◆ **Written task**:
Repeat the lines beginning at the one with "How far is [269,450] situated from [866,608]?" and running to the end of the material, keeping the first and last of them, exactly as they appear.

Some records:

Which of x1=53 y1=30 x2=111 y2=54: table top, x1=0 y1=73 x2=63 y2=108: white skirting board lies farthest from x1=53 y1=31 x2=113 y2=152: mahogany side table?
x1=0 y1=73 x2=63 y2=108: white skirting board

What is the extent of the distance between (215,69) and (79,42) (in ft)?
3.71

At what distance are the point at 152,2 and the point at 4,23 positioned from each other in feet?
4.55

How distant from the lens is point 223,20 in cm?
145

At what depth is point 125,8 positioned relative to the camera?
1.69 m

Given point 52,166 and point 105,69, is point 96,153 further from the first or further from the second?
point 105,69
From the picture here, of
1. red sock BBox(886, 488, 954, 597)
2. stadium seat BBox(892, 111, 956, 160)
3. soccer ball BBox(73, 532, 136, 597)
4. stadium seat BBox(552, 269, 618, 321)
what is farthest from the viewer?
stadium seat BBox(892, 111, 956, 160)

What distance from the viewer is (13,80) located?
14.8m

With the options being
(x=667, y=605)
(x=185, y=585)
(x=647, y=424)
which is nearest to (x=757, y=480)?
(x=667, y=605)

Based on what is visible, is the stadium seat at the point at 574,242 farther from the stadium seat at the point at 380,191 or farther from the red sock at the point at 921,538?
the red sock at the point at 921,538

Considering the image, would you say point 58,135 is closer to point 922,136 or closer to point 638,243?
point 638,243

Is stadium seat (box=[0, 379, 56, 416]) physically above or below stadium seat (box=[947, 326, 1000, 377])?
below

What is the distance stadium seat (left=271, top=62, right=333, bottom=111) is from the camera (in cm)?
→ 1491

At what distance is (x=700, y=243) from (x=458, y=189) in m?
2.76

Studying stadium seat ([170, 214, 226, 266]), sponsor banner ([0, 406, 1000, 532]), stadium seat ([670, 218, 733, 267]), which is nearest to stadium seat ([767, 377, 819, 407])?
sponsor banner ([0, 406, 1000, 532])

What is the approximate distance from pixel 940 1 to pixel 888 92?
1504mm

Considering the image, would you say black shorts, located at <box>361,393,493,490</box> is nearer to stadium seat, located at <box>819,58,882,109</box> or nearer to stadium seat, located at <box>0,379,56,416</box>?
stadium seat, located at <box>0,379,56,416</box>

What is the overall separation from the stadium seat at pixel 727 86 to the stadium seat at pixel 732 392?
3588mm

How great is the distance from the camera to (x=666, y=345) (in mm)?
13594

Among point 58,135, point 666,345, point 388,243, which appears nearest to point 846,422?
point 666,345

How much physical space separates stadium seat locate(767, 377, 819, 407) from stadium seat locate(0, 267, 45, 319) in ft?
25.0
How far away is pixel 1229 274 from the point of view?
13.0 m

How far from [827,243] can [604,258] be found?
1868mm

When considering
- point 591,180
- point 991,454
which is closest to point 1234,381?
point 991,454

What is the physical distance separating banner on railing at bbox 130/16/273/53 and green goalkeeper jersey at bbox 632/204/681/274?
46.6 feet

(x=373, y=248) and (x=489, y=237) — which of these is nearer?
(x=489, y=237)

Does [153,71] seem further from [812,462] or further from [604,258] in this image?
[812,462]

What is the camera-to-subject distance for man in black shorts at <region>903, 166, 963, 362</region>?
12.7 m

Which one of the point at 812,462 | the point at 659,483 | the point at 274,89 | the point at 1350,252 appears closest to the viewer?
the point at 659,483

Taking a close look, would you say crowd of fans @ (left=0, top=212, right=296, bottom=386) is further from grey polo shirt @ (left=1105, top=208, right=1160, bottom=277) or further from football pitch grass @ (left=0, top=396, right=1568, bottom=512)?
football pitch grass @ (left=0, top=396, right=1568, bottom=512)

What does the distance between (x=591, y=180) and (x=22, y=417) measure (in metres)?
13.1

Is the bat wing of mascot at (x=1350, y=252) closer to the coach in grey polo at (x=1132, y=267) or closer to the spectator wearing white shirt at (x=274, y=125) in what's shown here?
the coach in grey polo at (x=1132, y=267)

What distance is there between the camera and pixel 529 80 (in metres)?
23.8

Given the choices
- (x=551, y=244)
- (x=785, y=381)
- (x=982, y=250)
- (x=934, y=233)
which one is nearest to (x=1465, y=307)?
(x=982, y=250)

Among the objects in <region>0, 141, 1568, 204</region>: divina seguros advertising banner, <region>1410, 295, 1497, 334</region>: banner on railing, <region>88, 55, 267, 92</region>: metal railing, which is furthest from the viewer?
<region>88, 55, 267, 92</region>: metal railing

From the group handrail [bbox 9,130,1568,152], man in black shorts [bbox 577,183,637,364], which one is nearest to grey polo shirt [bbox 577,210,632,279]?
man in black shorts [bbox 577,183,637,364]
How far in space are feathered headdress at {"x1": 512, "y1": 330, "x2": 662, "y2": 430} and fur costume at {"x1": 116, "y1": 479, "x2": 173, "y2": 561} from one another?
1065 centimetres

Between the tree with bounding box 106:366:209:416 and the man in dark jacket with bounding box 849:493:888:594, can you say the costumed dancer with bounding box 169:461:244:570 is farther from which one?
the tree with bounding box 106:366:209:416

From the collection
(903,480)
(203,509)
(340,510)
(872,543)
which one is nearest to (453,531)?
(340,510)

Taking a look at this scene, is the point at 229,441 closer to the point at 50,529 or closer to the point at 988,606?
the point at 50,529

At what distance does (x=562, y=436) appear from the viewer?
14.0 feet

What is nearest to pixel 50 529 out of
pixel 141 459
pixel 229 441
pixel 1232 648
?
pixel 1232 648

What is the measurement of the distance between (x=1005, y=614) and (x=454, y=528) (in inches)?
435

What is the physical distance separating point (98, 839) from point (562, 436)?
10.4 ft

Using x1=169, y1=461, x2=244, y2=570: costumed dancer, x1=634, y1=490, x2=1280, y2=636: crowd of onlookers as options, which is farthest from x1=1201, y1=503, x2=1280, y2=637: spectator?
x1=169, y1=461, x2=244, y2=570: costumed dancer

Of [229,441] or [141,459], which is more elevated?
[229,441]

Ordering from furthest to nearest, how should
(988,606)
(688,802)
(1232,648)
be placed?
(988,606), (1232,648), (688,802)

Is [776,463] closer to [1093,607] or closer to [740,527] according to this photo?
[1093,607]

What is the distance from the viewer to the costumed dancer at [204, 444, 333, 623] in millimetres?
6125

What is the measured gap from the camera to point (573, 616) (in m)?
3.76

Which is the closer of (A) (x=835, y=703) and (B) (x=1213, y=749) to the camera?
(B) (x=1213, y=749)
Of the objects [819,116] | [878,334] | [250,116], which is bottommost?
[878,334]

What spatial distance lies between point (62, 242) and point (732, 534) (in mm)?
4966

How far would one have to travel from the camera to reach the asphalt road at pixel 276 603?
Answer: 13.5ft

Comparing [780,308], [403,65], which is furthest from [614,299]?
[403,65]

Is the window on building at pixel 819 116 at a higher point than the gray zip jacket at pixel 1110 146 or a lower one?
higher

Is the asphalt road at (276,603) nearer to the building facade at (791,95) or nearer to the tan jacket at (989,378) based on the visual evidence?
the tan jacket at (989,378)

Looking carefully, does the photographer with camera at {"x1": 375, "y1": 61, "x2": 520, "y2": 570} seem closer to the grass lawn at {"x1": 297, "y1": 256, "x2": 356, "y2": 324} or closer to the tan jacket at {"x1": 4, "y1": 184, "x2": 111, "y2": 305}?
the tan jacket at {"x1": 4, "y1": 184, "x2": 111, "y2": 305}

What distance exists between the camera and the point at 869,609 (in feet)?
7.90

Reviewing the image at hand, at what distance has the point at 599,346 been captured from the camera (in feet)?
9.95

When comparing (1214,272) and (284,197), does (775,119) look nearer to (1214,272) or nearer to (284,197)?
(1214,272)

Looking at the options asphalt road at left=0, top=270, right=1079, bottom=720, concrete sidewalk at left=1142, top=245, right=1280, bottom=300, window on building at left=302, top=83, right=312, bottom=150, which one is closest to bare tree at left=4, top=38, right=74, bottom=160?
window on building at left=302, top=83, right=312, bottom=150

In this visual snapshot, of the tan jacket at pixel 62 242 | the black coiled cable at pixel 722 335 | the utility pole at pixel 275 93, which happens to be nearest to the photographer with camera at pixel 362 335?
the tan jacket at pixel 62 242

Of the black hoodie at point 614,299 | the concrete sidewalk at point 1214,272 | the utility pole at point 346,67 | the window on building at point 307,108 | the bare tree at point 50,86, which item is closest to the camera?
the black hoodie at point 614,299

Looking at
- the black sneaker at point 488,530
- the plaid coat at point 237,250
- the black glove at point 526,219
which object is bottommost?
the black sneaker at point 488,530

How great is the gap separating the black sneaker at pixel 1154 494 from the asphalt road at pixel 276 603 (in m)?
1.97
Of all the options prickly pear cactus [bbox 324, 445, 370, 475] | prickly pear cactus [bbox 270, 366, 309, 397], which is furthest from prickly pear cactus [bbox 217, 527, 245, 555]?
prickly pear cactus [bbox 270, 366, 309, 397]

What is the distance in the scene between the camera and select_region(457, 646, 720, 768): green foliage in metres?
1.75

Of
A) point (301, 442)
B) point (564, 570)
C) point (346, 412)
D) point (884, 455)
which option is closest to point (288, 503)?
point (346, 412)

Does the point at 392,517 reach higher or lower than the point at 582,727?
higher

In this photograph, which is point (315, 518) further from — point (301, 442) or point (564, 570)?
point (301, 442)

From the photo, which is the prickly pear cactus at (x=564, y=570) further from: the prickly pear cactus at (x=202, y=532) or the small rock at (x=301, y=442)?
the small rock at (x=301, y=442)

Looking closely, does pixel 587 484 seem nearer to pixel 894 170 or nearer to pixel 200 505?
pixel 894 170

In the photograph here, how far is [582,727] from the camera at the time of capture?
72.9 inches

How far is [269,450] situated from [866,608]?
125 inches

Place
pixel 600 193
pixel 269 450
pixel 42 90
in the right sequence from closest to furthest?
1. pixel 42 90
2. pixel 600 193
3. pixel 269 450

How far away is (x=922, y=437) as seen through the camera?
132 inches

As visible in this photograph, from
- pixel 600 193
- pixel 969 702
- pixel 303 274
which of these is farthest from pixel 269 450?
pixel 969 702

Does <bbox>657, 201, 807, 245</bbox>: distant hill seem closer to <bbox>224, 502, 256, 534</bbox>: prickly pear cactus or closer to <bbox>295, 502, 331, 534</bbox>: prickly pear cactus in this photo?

◆ **Final result**:
How far is [269,450] situated from [866,608]?
125 inches

Place
pixel 600 193
pixel 269 450
pixel 42 90
in the right sequence from closest to furthest?
1. pixel 42 90
2. pixel 600 193
3. pixel 269 450

How far away is (x=922, y=437) as seen through the camera?
132 inches

As visible in this photograph, from
- pixel 600 193
- pixel 969 702
- pixel 303 274
which of these is farthest from pixel 269 450?
pixel 969 702

Does <bbox>657, 201, 807, 245</bbox>: distant hill seem closer to <bbox>224, 502, 256, 534</bbox>: prickly pear cactus or closer to <bbox>295, 502, 331, 534</bbox>: prickly pear cactus in this photo?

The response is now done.